AIM: Edit all of the records below by replacing "viewer" with "camera" wherever it occurs, and leave everything else unchanged.

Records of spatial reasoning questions
>>>
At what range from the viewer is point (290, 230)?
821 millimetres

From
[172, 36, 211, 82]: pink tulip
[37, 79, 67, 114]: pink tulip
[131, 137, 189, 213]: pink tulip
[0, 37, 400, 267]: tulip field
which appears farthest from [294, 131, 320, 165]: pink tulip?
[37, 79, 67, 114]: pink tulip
<<<
RESPONSE TO THIS EXERCISE:
At what range from the camera is point (290, 230)?
821 millimetres

From
[172, 36, 211, 82]: pink tulip
[37, 79, 67, 114]: pink tulip
[131, 137, 189, 213]: pink tulip
[0, 37, 400, 267]: tulip field
which appears farthest from [294, 131, 320, 165]: pink tulip?
[37, 79, 67, 114]: pink tulip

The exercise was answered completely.